EXERCISE DETAILS =>
Render the text of the data below as a numbered list, leaving out the pictures and any blank lines.

[Brief descriptive text snippets]
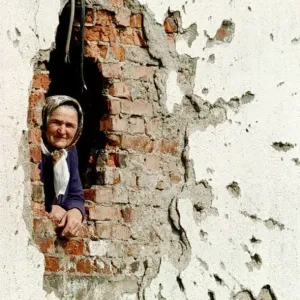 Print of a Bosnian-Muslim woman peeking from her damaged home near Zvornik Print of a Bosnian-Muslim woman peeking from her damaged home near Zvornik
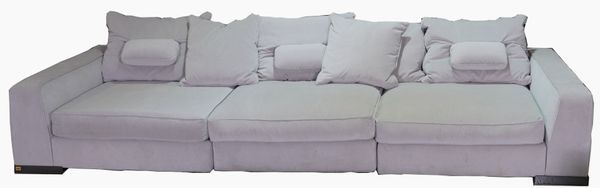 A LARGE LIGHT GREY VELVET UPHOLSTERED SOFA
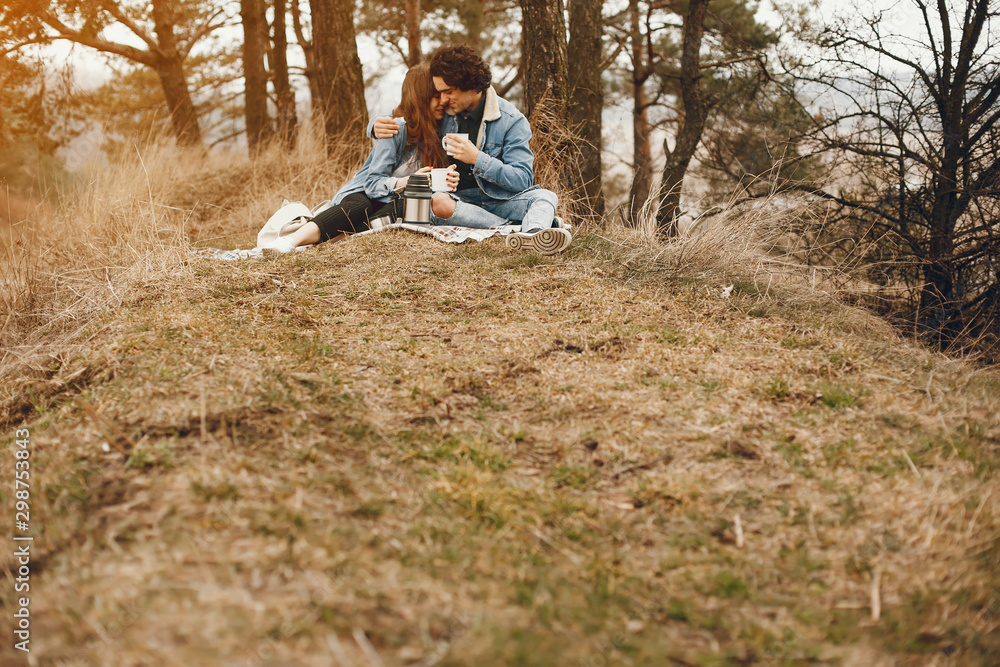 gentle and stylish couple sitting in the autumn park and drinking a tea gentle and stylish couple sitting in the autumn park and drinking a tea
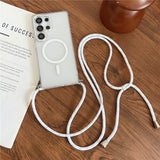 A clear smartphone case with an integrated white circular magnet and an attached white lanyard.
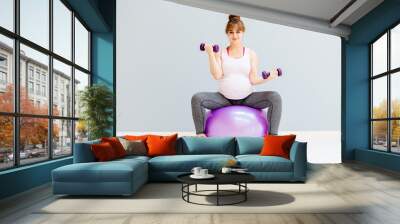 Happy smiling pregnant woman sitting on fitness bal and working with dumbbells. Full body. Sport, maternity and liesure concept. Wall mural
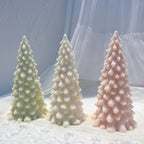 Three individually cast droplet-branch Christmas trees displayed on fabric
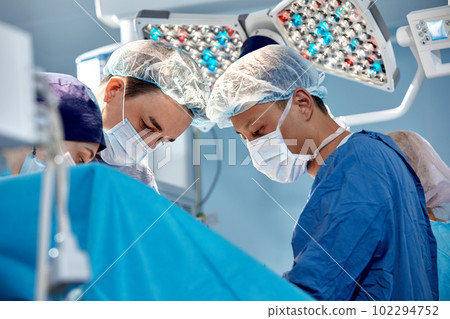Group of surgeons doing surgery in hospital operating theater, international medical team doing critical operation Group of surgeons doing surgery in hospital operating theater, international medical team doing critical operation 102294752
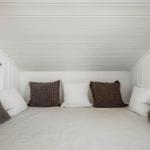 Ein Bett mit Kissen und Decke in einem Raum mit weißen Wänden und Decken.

OUTPUT OF THE EXERCISE =>
1.  Print of a Bosnian-Muslim woman peeking from her damaged home near Zvornik Print of a Bosnian-Muslim woman peeking from her damaged home near Zvornik
2.  A LARGE LIGHT GREY VELVET UPHOLSTERED SOFA
3.  gentle and stylish couple sitting in the autumn park and drinking a tea gentle and stylish couple sitting in the autumn park and drinking a tea
4.  A clear smartphone case with an integrated white circular magnet and an attached white lanyard.
5.  Happy smiling pregnant woman sitting on fitness bal and working with dumbbells. Full body. Sport, maternity and liesure concept. Wall mural
6.  Three individually cast droplet-branch Christmas trees displayed on fabric
7. Group of surgeons doing surgery in hospital operating theater, international medical team doing critical operation Group of surgeons doing surgery in hospital operating theater, international medical team doing critical operation 102294752
8.  Ein Bett mit Kissen und Decke in einem Raum mit weißen Wänden und Decken.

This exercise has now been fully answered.